AH i think i found it  Its a pdf file

http://www.packgoatforum.com/attach...1-napga-rendezvous-goat-measurement-table.pdf


----------



## Saltlick (Jun 12, 2011)

Omg he's huge!! I remember I wanted him too when I came to pick up Django. I have major goat envy  but, although not as big, I do absolutely love the yearling I bought from you! He loves to hop in cars if the door is open, he's super curious and alert yet gentle and I think he's going to make a good packer. We go on walks in the field almost every day and my other goat is being nice to him now.


----------



## joecool911 (Jul 3, 2010)

My boys are 15 months. 36 & 37", but weigh less than Legion, Mine both taped at 150#. They are leggy and a bit thin. Weight appropriate, just have not filled out yet with muscle. 

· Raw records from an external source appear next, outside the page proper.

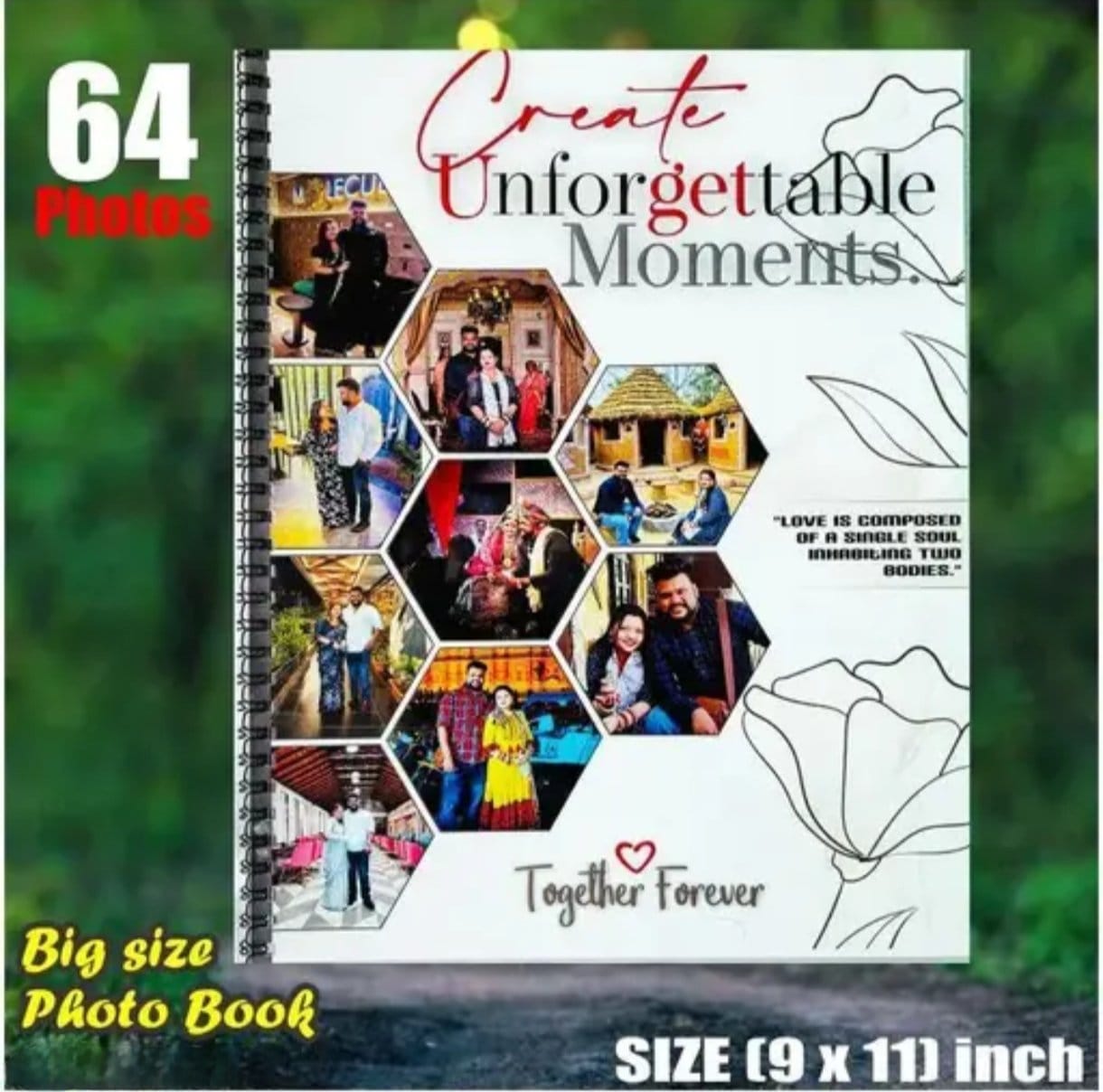 64 Photos 9×11 Inch Big Size Customized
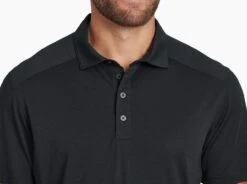 Valiant™ Polo -Sports Clothing Shop 7469 brazen ss black detail 1 pdp photo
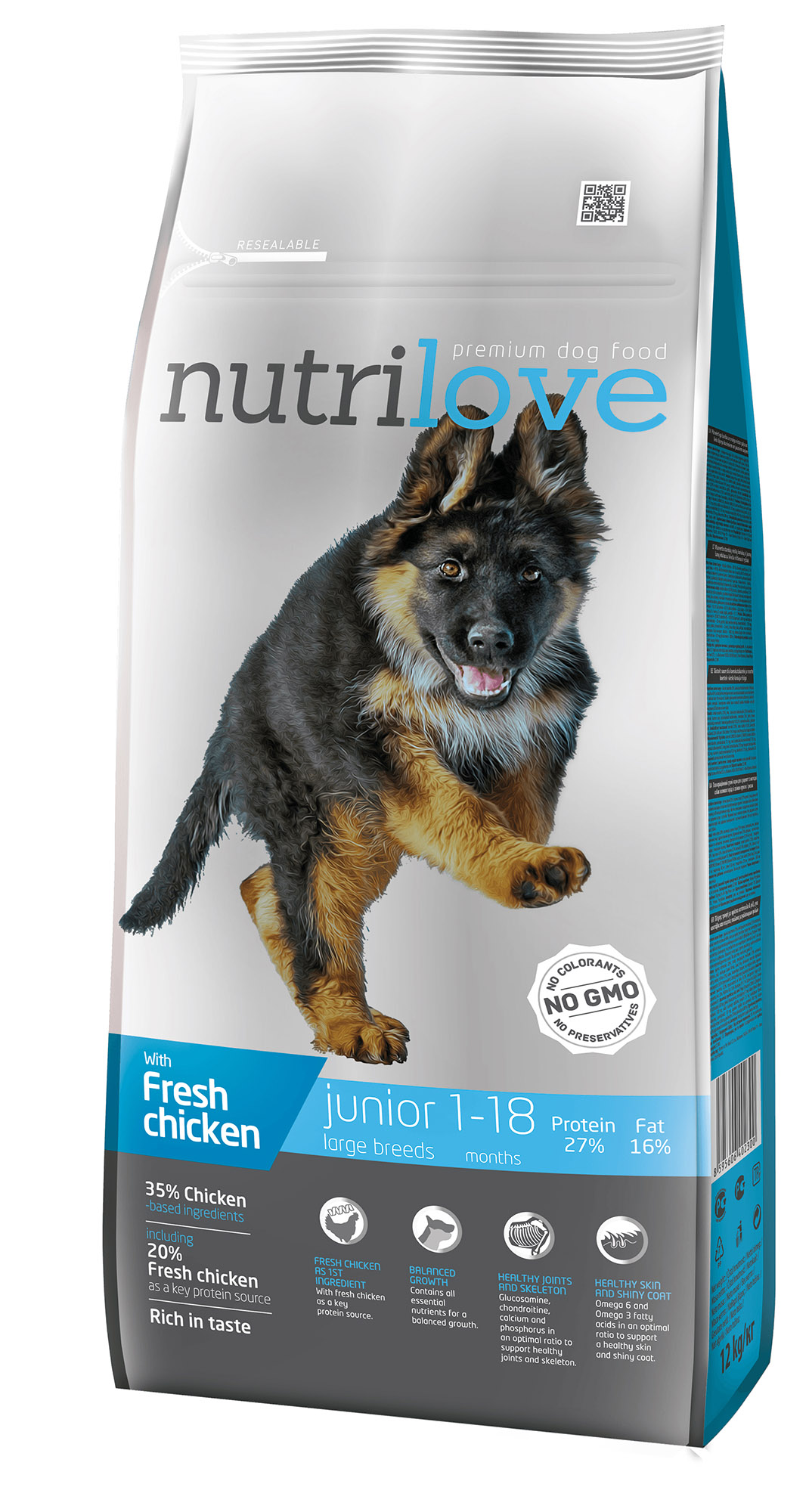 Nutrilove junior L fresh chicken 12 kg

Yeah, that PDF is what I was looking for. Thanks!


----------



## TDG-Farms (Jul 12, 2013)

Its the alfalfa we feed I am guessing. I still havent started to transition him over to a mixed hay. That and not getting out much he has a bit of fat on him  And I am so glad he ended up with you Cheri. I knew all he needed was someone to to focus on him and he would quickly find himself. Makes me misty eyed


----------